IL PROFILO DEI LAUREATI – RAPPORTO 2018 I laureati nel 2017 coinvolti nel Rapporto 2018 sul Profilo dei laureati sono oltre 276 mila. Si tratta di 157 mila laureati di primo livello (57,0%), 81 mila magistrali biennali (29,1%) e 36 mila magistrali a ciclo unico (13,1%); i restanti sono laureati pre-riforma (compresi quelli di Scienze della Formazione primaria).

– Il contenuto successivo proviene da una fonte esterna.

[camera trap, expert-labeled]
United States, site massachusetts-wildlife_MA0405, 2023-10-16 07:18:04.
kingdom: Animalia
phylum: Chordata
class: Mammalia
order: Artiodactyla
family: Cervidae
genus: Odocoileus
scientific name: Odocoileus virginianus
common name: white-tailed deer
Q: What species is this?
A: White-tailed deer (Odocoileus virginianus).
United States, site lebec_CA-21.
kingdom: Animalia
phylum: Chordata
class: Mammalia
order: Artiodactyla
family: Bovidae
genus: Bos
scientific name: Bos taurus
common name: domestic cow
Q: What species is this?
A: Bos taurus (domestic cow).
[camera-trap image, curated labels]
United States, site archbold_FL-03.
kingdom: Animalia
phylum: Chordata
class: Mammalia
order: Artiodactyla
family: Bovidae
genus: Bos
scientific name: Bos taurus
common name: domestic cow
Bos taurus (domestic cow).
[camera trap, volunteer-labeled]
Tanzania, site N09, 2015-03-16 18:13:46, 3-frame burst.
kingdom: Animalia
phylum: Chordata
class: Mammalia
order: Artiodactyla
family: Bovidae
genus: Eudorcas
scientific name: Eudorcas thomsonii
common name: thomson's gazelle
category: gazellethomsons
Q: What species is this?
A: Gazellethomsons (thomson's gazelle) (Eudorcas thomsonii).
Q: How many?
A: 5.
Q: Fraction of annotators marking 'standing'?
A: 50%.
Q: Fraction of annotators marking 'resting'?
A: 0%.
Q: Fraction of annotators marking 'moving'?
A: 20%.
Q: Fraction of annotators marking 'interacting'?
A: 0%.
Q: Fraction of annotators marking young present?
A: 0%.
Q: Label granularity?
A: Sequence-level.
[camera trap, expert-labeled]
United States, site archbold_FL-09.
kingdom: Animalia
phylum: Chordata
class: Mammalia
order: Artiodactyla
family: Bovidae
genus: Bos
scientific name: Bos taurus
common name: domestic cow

MOBILITA’ PER MOTIVI DI STUDIO Nel 2017 Quasi la metà del complesso dei laureati (46,2%) ha conseguito il titolo nella stessa provincia in cui ha ottenuto il diploma di scuola secondaria di secondo grado. Il 25,5% dei laureati ha sperimentato una mobilità limitata, conseguendo il titolo in una provincia limitrofa a quella di conseguimento del diploma. Il 12,5% ha sperimentato una mobilità di medio raggio, laureandosi in una provincia non limitrofa, ma rimanendo all’interno della stessa ripartizione geografica (ovvero Nord-Centro-Sud), mentre un altro 12,5% ha conseguito il titolo di laurea in una ripartizione geografica differente da quella in cui ha conseguito il diploma. Infine, il 3,1% ha completato il percorso universitario in un Ateneo italiano, ma è in possesso di un diploma conseguito all’estero.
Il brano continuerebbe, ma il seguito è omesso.